→ DATA PROVIDED:
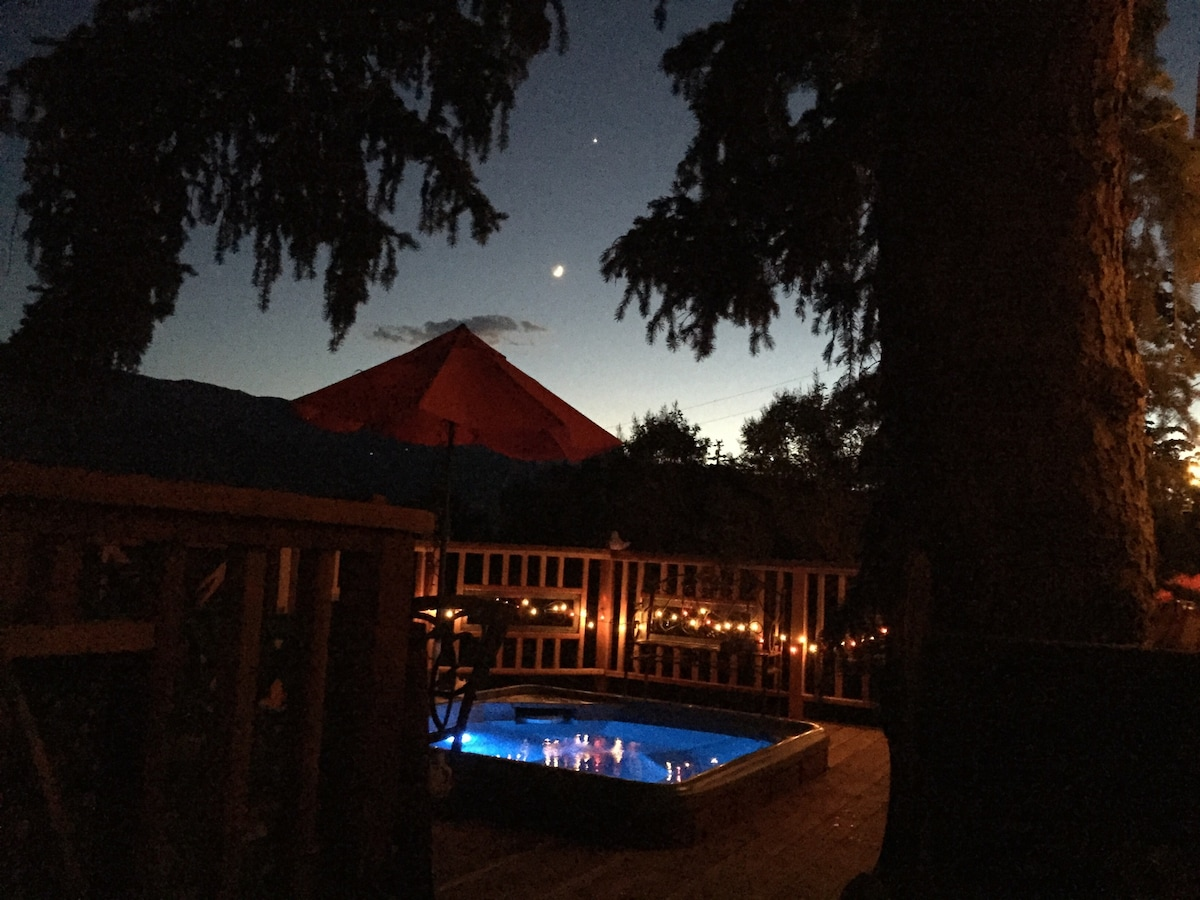 Sunset on newly remodeled redwood deck with hot tub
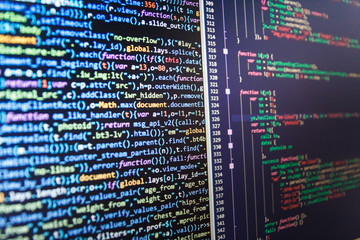Abstract IT technology background.  Desktop PC monitor photo. Abstract screen of software. Programming code. Hacker api text on the computer screen. Software development.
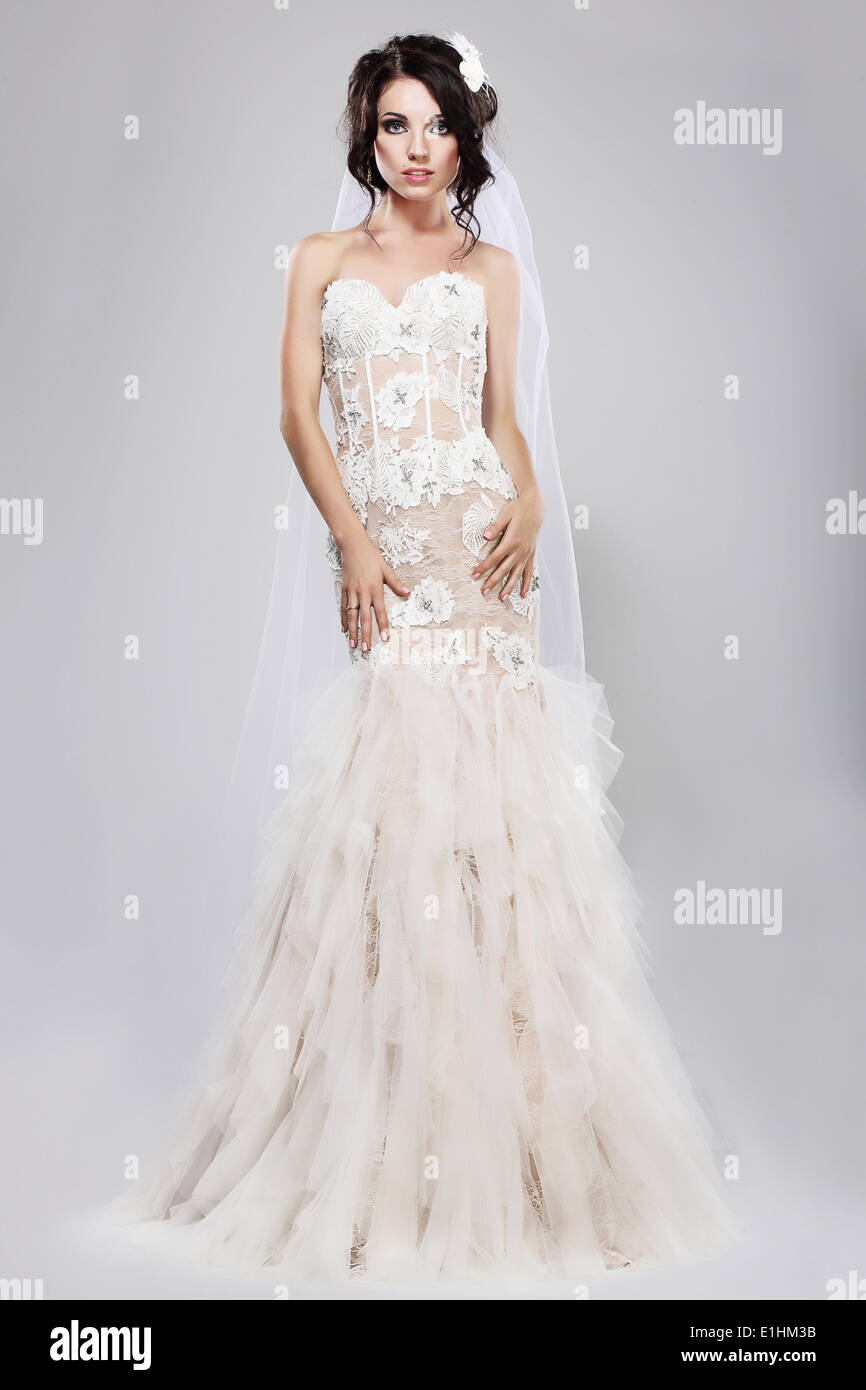 Espousal. Genuine Gorgeous Bride in Long White Bridal Dress. Wedding Style - Stock Image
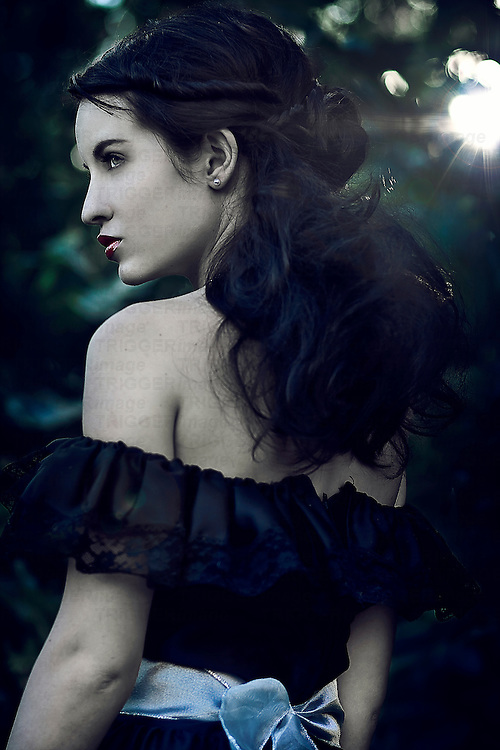 A girl wearing a black dress, surrounded by foliage.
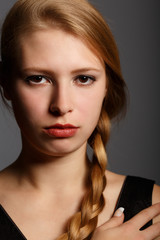 Beautiful young woman with stern look and plait hairstyle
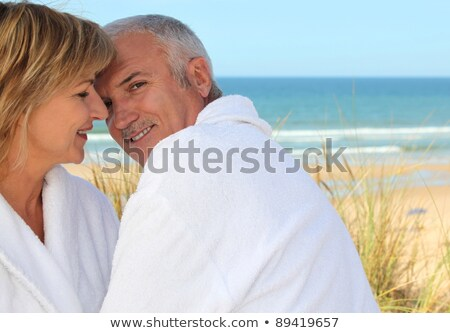 Older couple smooching in the sand dunes Stock photo © photography33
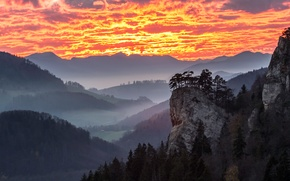 Picture the sky, clouds, trees, mountains, fog, house, rocks, valley, glow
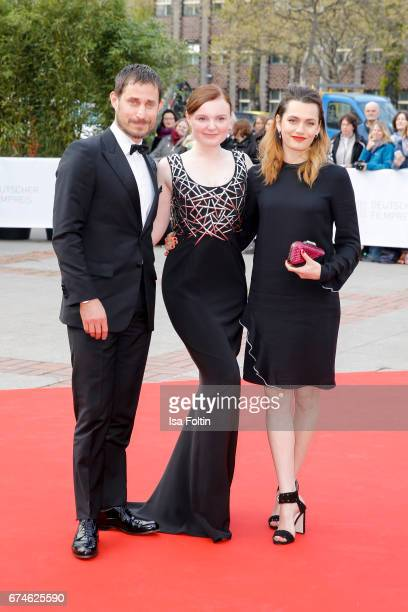 German actor Clemens Schick german actress Maria Dragus and swissfrench actress Ella Rumpf during the Lola German Film Award red carpet arrivals at...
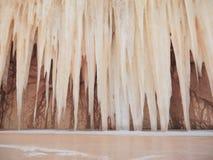 Mysteriöse riesige Eiszapfen in der sandigen Höhle nahe dem gefrorenen Wintersee Stockfotografie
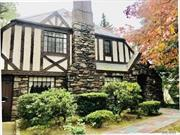 Charming Stone and Stucco English Tudor with loads of potential on oversized lot (60 x 140) in N. Strathmore. New CAC compressor (2 years old)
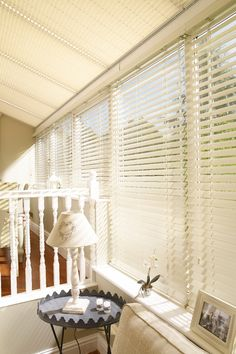 Venetian blinds can help create privacy and let the light the in your conservatory when needed. Use cream or white colours to maximise the light within the room.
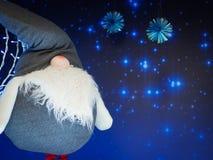 Miękka elf zabawki pozycja przeciw gwiaździstemu zmrokowi - błękitny tło fotografia stock
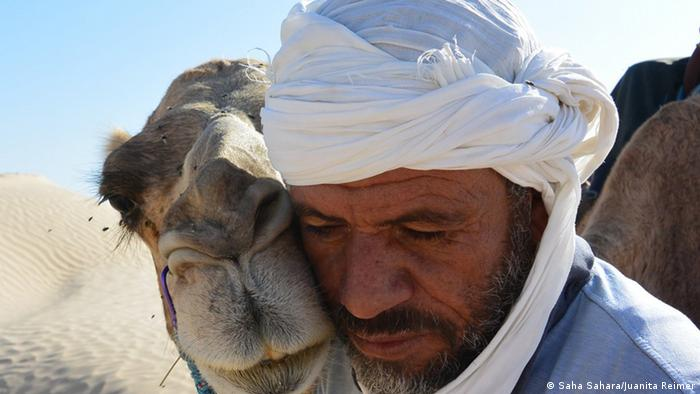 A tour guide in the desert with his camel, which is pressing its face up against his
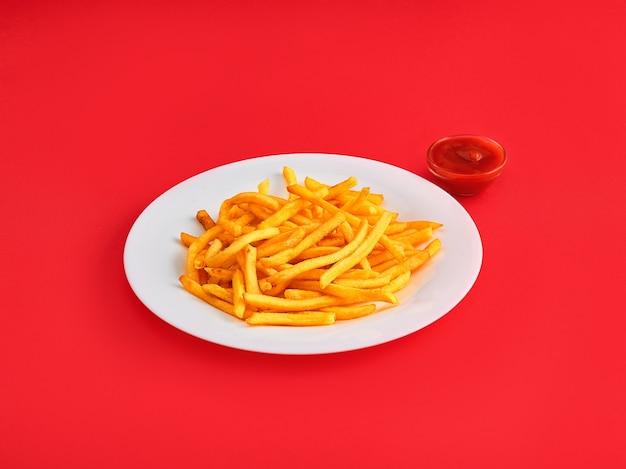 Frieten op een plaat op rood Gratis Foto
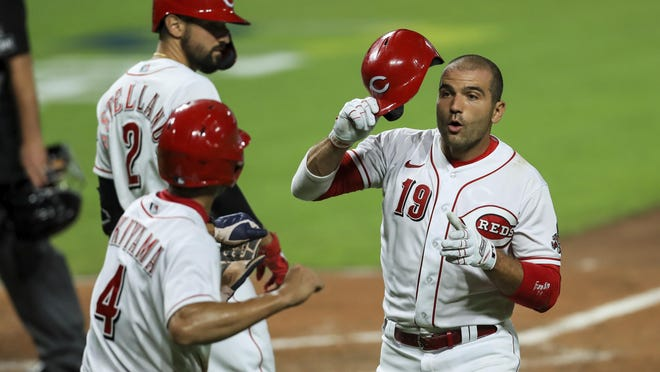 Cincinnati Reds' Joey Votto (19) is congratulated by teammates after hitting a two-run home run in the sixth inning of the team's baseball game against the Cleveland Indians in Cincinnati, Monday, Aug. 3, 2020.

→ THE TASK: Every entry should be returned exactly as written, minus the pictures.

→ EXERCISE ANSWER:
 Sunset on newly remodeled redwood deck with hot tub
Abstract IT technology background.  Desktop PC monitor photo. Abstract screen of software. Programming code. Hacker api text on the computer screen. Software development.
 Espousal. Genuine Gorgeous Bride in Long White Bridal Dress. Wedding Style - Stock Image
 A girl wearing a black dress, surrounded by foliage.
 Beautiful young woman with stern look and plait hairstyle
 Older couple smooching in the sand dunes Stock photo © photography33
 Picture the sky, clouds, trees, mountains, fog, house, rocks, valley, glow
 German actor Clemens Schick german actress Maria Dragus and swissfrench actress Ella Rumpf during the Lola German Film Award red carpet arrivals at...
 Mysteriöse riesige Eiszapfen in der sandigen Höhle nahe dem gefrorenen Wintersee Stockfotografie
 Charming Stone and Stucco English Tudor with loads of potential on oversized lot (60 x 140) in N. Strathmore. New CAC compressor (2 years old)
 Venetian blinds can help create privacy and let the light the in your conservatory when needed. Use cream or white colours to maximise the light within the room.
 Miękka elf zabawki pozycja przeciw gwiaździstemu zmrokowi - błękitny tło fotografia stock
 A tour guide in the desert with his camel, which is pressing its face up against his
 Frieten op een plaat op rood Gratis Foto
 Cincinnati Reds' Joey Votto (19) is congratulated by teammates after hitting a two-run home run in the sixth inning of the team's baseball game against the Cleveland Indians in Cincinnati, Monday, Aug. 3, 2020.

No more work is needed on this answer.